Discovery is the action of finding, learning, and unearthing information. When a specific topic peaks an interest, individuals often go through an exploratory phase. This initial process of discovery either quenches your thirst, fuels a greater passion or overwhelms souls with the amount of knowledge necessary to continue this pursuit. At the beginning of Jesus’ earthly ministry, a Pharisee named Nicodemus requested a with meeting at night, likely afraid that his peers would make fun of him for seeking the advice from this controversial Rabbi.

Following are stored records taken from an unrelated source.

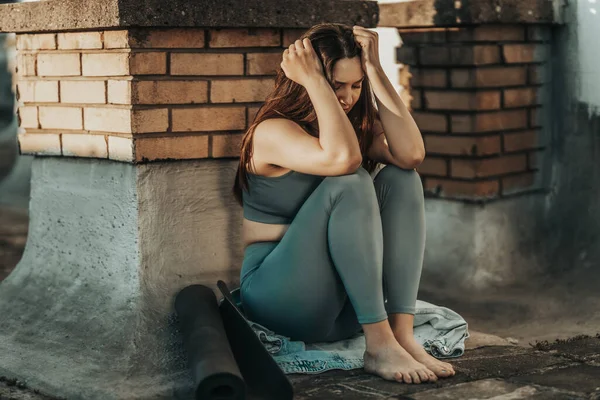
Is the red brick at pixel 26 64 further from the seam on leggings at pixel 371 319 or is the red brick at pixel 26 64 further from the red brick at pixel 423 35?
the red brick at pixel 423 35

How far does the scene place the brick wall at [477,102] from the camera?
5367 mm

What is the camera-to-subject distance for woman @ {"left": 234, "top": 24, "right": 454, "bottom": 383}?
3.40m

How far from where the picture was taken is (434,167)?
5.57 metres

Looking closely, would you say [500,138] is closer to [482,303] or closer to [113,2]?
[482,303]

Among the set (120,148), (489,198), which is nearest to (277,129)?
(120,148)

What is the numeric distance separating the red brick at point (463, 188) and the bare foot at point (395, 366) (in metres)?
2.09

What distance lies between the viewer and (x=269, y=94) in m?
3.89

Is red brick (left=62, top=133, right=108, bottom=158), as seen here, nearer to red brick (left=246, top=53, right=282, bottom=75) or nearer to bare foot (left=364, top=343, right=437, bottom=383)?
red brick (left=246, top=53, right=282, bottom=75)

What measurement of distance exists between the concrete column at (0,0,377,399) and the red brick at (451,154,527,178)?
59.2 inches

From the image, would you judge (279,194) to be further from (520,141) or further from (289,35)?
(520,141)

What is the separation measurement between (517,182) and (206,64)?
2325 mm

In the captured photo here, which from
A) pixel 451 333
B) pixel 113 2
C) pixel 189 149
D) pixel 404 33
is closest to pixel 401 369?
pixel 451 333

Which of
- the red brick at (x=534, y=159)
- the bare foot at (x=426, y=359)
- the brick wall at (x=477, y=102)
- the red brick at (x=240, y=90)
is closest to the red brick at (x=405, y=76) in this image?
the brick wall at (x=477, y=102)

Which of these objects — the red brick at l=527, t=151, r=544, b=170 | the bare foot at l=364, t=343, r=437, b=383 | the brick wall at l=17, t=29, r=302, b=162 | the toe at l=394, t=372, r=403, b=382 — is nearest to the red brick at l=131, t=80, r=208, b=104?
the brick wall at l=17, t=29, r=302, b=162
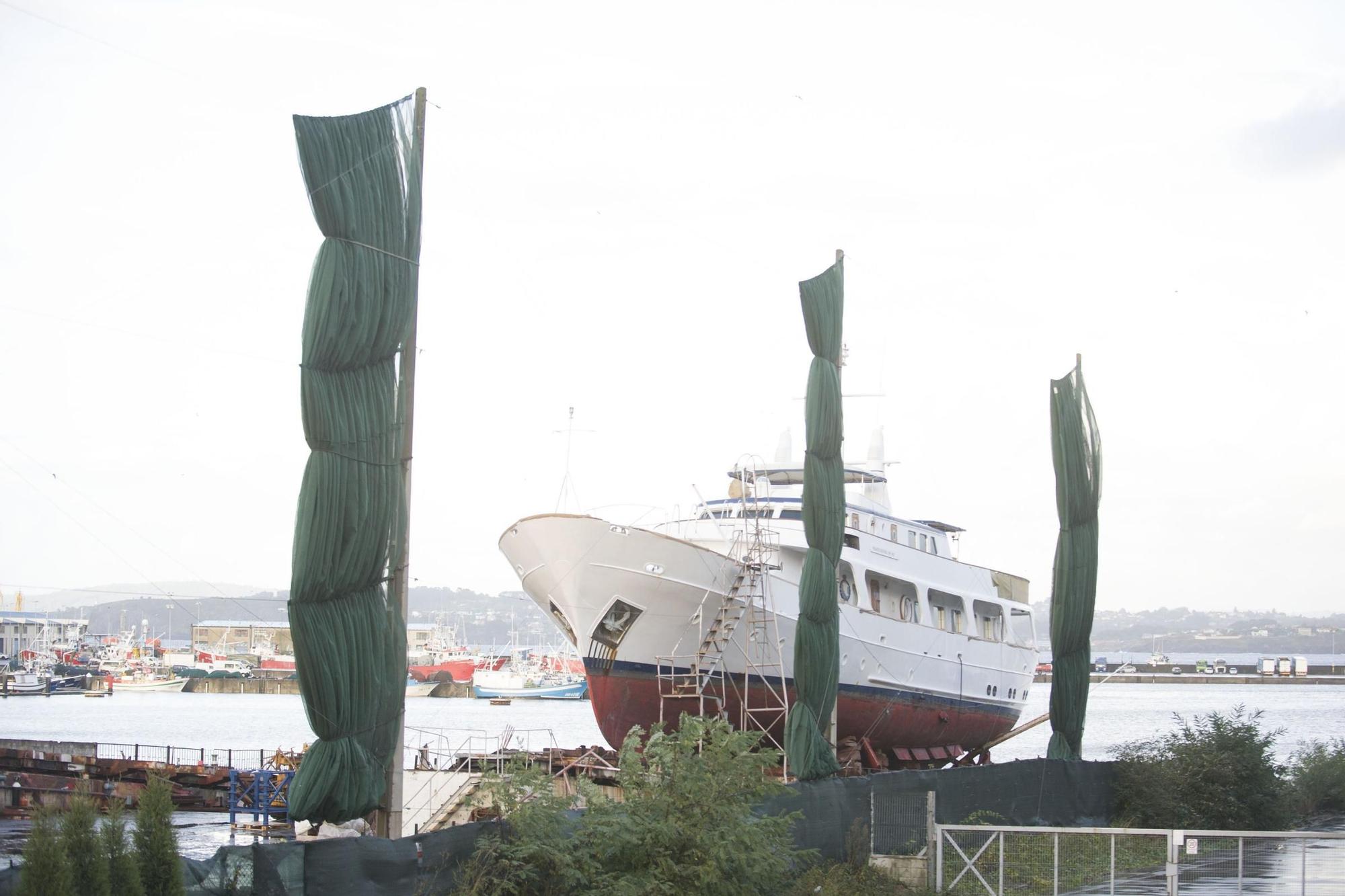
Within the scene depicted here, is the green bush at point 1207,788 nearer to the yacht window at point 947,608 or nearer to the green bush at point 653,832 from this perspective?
the yacht window at point 947,608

Then Nicodemus, who came to Jesus before at night and was one of them, asked, 51 Does our Law convict a man without giving him a hearing and finding out what he has done? 52 They answered him, Are you too from Galilee? Search [the Scriptures yourself], and you will see that no prophet comes (will rise to prominence) from Galilee, John 7:50-52.
Apparently, the concept of becoming born again struck a nerve within Nicodemus, John 3:1-17. Then again, maybe Jesus’ comments on eternal life, John 3:16-17, might have sparked additional interest. While John does not highlight what persuaded Nicodemus to begin his spiritual process of discovery, two different updates are provided by this gospel author. While the chief priests and Pharisees sent guards to arrest Jesus, Nicodemus sticks up for Jesus by reminding his peers the Law requires a man to have a hearing before being convicted.

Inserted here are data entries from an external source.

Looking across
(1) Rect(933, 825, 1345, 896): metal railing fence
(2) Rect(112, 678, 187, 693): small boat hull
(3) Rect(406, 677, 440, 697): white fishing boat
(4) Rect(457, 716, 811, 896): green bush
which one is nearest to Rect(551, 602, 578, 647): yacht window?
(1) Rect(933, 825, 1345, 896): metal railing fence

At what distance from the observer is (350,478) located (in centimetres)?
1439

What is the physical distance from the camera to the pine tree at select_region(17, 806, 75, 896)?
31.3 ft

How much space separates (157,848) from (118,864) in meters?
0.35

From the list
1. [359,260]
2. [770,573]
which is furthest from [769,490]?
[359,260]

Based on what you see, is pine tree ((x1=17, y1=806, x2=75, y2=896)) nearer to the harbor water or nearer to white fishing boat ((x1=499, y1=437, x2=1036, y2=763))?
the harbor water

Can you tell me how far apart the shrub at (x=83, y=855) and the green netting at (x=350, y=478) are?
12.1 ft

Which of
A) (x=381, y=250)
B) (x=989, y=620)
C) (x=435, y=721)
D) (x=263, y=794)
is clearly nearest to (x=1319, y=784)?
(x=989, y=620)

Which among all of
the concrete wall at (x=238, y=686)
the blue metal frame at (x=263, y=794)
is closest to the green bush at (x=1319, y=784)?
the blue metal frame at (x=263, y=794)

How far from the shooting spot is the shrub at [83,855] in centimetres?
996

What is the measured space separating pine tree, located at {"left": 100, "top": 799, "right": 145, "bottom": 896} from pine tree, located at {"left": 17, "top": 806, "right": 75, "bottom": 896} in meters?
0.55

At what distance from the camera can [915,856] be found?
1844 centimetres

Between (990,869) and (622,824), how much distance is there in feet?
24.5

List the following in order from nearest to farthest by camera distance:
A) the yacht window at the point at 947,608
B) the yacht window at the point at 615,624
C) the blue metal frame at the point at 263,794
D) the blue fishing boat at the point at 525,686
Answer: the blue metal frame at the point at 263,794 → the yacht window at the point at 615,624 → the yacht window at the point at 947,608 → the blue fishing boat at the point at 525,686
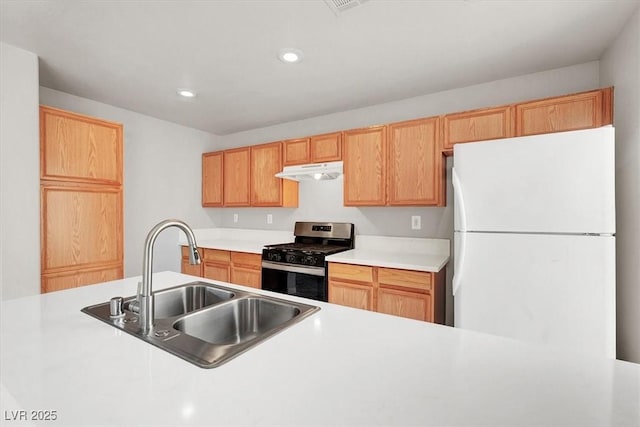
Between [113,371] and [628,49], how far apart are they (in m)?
2.93

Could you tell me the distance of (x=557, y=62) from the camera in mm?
2301

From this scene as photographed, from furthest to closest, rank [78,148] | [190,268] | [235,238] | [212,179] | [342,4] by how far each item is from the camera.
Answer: [235,238] → [212,179] → [190,268] → [78,148] → [342,4]

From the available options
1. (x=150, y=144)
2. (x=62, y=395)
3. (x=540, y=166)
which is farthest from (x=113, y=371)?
(x=150, y=144)

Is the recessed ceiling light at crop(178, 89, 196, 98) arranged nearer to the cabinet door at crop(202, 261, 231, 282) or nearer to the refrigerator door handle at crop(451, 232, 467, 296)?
the cabinet door at crop(202, 261, 231, 282)

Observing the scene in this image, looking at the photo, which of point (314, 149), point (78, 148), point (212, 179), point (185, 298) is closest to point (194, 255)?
point (185, 298)

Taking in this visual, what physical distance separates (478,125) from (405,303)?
152cm

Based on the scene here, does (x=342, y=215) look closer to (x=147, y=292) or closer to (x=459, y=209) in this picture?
(x=459, y=209)

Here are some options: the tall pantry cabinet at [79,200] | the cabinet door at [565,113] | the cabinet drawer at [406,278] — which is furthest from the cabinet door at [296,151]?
the cabinet door at [565,113]

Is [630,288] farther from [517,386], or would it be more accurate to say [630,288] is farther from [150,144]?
[150,144]

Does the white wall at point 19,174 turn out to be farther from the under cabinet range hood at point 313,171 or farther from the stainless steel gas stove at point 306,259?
the under cabinet range hood at point 313,171

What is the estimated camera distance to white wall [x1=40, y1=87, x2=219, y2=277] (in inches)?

And Nicodemus also, who first had come to Jesus by night, came bringing a mixture of myrrh and aloes, [weighing] about a hundred pounds. 40 So they took Jesus’ body and bound it in linen cloths with the spices (aromatics), as is the Jews’ customary way to prepare for burial.41 Now there was a garden in the place where He was crucified, and in the garden a new tomb, in which no one had ever [yet] been laid, John 19:39-41.

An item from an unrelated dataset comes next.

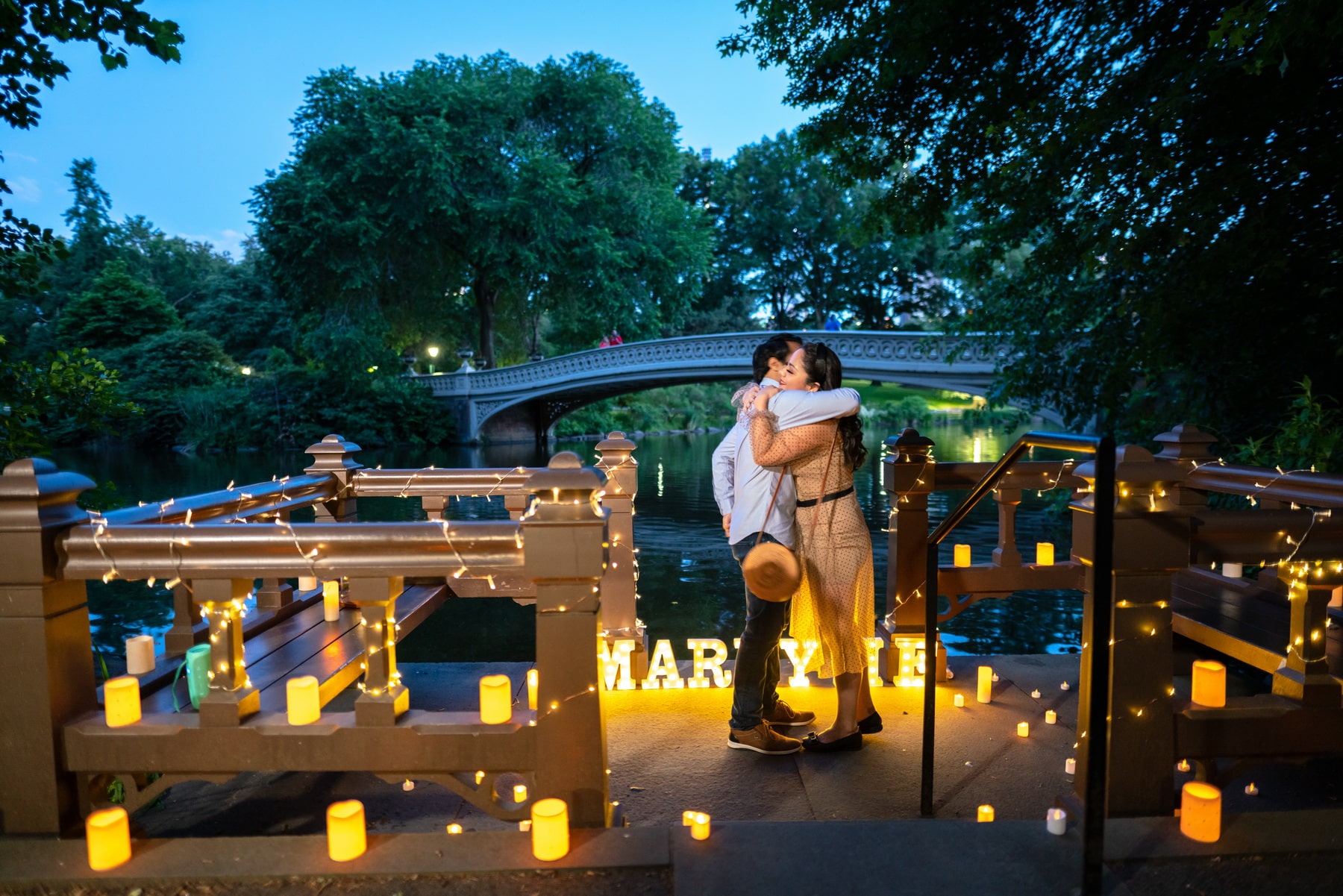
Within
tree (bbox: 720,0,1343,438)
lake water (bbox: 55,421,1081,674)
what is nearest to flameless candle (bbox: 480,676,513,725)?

The repetition of his initial conversation with Jesus reminds readers of the progress that Nicodemus has made. Starting out as a curious religious leader, afraid of what other Pharisees might think, Nicodemus publicly defends Jesus and then comes back to pay respect following Jesus’ death. If you read between the lines of John’s gospel, Nicodemus’ process of discovery led to eternal life, Romans 10:9-10. When 11 of 12 disciples abandoned Jesus in the final hours of his life, Nicodemus was no longer ashamed or afraid of what others thought. May you fulfill a similar process of discovery by drawing near to God, 1 John 5:13.